Senate Majority Leader Mitch McConnell, R-Ky., has indicated the chamber may not receive articles until a day before the Biden inauguration at the earliest. The Senate has to start a trial shortly after the House transmits articles.
"If he won't resign and Vice President Pence and the Cabinet won't invoke the 25th Amendment, he will be impeached by the House. And as law requires, tried by the Senate," Minority Leader Chuck Schumer, a New York Democrat, told reporters in New York on Tuesday. He will become majority leader when Senators-elect Raphael Warnock and Jon Ossoff from Georgia are sworn in later this month.
Schumer contended that Senate Majority Leader Mitch McConnell, R-Ky., could call back the Senate for a swift trial using emergency powers.

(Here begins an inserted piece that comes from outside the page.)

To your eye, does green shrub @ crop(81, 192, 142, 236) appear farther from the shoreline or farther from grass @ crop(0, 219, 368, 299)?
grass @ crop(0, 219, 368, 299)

Hoyer signaled Monday that he wants to send impeachment measures to the Senate immediately after the House acts. Pelosi did not answer Tuesday when asked when the House would transmit articles to the Senate.
"That is not something I will be discussing right now as you can imagine. Take it one step at a time," she told reporters at the Capitol.
Biden on Monday floated the possibility of the Senate spending half of its day on impeachment and the remainder filling out the executive branch.
If Trump is convicted at the impeachment trial, he would be barred from holding elective office and could lose perks given to former presidents.